Aim of the exercise: Please continue the article below about '(not provided)' keyword data, picking up after its last sentence.

Text passage:
--

If you’ve ever spent time in Google Analytics, you’ve no doubt seen it glaring back at you: the huge chunk of your organic search traffic lumped under the frustrating label of (not provided). This isn't a glitch. It's the result of Google encrypting search queries to protect user privacy, which means the exact keywords people use to land on your site are hidden from view.
The Enduring Mystery of 'Not Provided' Keywords
That one line item, '(not provided)', is more than just an annoyance; it represents a fundamental shift in how we have to approach SEO analysis. This all started back in October 2011, when Google began encrypting search queries for anyone logged into their Google account.
For digital marketers here in the UK, the impact was immediate and massive. Almost overnight, an estimated 40-50% of organic keyword data simply vanished. As privacy became a bigger talking point and more people stayed permanently logged into Google, that number has only climbed. These days, it's not uncommon for UK websites to see 70-80% of their organic keyword data classified as '(not provided)'. You can get a deeper dive into these figures with these GA4 insights from Analyzify.
Why This Still Matters for Your Strategy
First things first, you need to accept that the direct keyword data is gone. The real work now is realising that while the keyword is hidden, the user's intent isn't completely lost. It just means we have to put on our detective hats. Instead of being handed a neat list of search terms, we now have to piece together clues from different places to see the full picture.
This means you can't just rely on a single report to tell you what your audience is looking for. A smart, modern strategy involves:
- Digging deep into the performance of your top landing pages.
- Getting comfortable with all the data available in Google Search Console.
- Connecting the dots between how users behave on your site and the specific pages they arrived on.
This is what it typically looks like in a Google Analytics report, with '(not provided)' dominating the keyword list.

As you can see, even though the keywords are missing, all the valuable traffic and engagement metrics for those sessions are still there, waiting to be analysed.
Before we dive into the specific techniques, it's helpful to have a clear overview of the tools and methods we'll be using. Each one offers a different piece of the puzzle.
Your Toolkit for Uncovering 'Not Provided' Data
| Method/Tool | Primary Purpose | Key Insight Gained |
|---|---|---|
| Google Search Console | Directly access query data Google collects for your site before it gets anonymised. | Provides the closest thing to the old keyword reports, showing what people actually searched for. |
| GA4 Landing Page Report | Analyse which pages are attracting the most organic traffic. | Helps you infer user intent based on the content of your most popular organic landing pages. |
| Third-Party SEO Tools | Use large-scale keyword databases to estimate the terms your pages rank for. | Offers a broader market view and competitive insights into the keywords driving traffic to any domain. |
| Custom Segments in GA4 | Isolate and analyse the behaviour of visitors who arrived from '(not provided)' traffic. | Reveals on-site behaviour patterns to help understand what this specific audience is looking for. |
Each of these approaches gives you a different angle, and when you combine them, you can build a surprisingly clear picture of what's driving your organic traffic.

--

Rows:
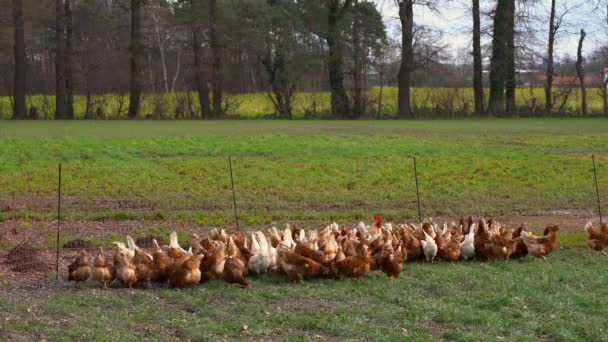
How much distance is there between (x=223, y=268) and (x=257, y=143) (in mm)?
17967

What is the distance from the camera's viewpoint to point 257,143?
2698 cm

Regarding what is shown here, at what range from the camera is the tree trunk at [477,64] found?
50.1m

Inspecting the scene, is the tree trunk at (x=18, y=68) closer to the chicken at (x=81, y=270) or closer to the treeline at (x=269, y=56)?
the treeline at (x=269, y=56)

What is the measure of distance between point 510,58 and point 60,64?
2734 cm

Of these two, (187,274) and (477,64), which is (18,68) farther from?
(187,274)

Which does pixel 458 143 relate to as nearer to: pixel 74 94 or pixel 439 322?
pixel 439 322

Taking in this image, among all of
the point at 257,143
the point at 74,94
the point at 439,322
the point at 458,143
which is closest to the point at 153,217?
the point at 439,322

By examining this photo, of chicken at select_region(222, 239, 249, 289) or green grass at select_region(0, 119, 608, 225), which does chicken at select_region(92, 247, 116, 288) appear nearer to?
chicken at select_region(222, 239, 249, 289)

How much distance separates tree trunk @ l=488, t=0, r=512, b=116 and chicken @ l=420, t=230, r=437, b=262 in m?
39.5

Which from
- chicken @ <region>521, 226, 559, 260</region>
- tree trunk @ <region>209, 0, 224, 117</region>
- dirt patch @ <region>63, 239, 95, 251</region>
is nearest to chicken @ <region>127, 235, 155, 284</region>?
dirt patch @ <region>63, 239, 95, 251</region>

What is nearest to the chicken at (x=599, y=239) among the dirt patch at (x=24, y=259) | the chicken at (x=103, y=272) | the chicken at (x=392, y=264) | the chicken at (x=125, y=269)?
the chicken at (x=392, y=264)

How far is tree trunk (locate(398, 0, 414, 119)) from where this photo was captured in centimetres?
4978

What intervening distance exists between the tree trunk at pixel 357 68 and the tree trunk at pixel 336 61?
1.98 feet

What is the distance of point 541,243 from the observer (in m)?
10.9
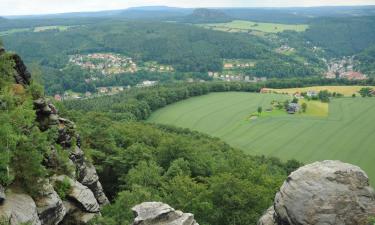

--

Expected output:
Shifting from Keywords to Intent
The heart of modern SEO is moving away from a simple keyword-matching game. We have to think more about the intent that drives a search. What problem was the user trying to solve? What question were they hoping to answer?
Think of it this way: The disappearance of keywords forces us to become better marketers. We have to focus less on specific phrases and more on creating valuable content that directly addresses the needs of our target audience.
This guide is here to give you the practical, hands-on methods to do exactly that. We'll walk through how to use Google Search Console, analyse landing page reports in GA4, and pull in other data sources to finally solve the puzzle of keywords not provided in Google Analytics.
Getting to Grips with Your Keyword Data in Google Search Console
While Google Analytics draws a blank on specific search terms, Google Search Console (GSC) is where Google hands that precious data back. It's your direct line to understanding exactly how real people find your website through search, and honestly, it’s an absolutely essential tool for anyone serious about SEO.
The whole 'not provided' issue stems from Google anonymising user data for privacy reasons before it ever hits your analytics reports.

This simple flow chart really highlights why GSC is so indispensable—it catches the query data right at the source. This gives you insights that are simply impossible to get from Analytics alone and is your best bet for solving the keywords not provided in Google Analytics puzzle.
Making Sense of the Performance Report
The Performance report is your command centre inside GSC. Straight away, you’ll see the big-picture metrics: total clicks, impressions, average click-through rate (CTR), and average position. This high-level view is a great starting point, but the real magic happens when you start filtering and digging deeper.
It's from this main dashboard that you can dive into the granular details that turn raw data into a solid SEO to-do list.
Instead of just glancing at your site's overall performance, you can get specific by applying filters for individual pages, countries, or devices. This is where you really start to connect the dots between what people search for and the content they land on.
Pinpointing Keywords for a Specific Page
Let's say you've got a blog post on "choosing the right marketing software" that’s doing well. You can see in GA4 that it pulls in a lot of organic traffic, but you’re in the dark about the exact search terms people are using to find it.
Here’s how to uncover them:
- In the Performance report, click the + NEW button next to the date filter.
- Choose Page.
- Pop in the URL of your blog post and hit Apply.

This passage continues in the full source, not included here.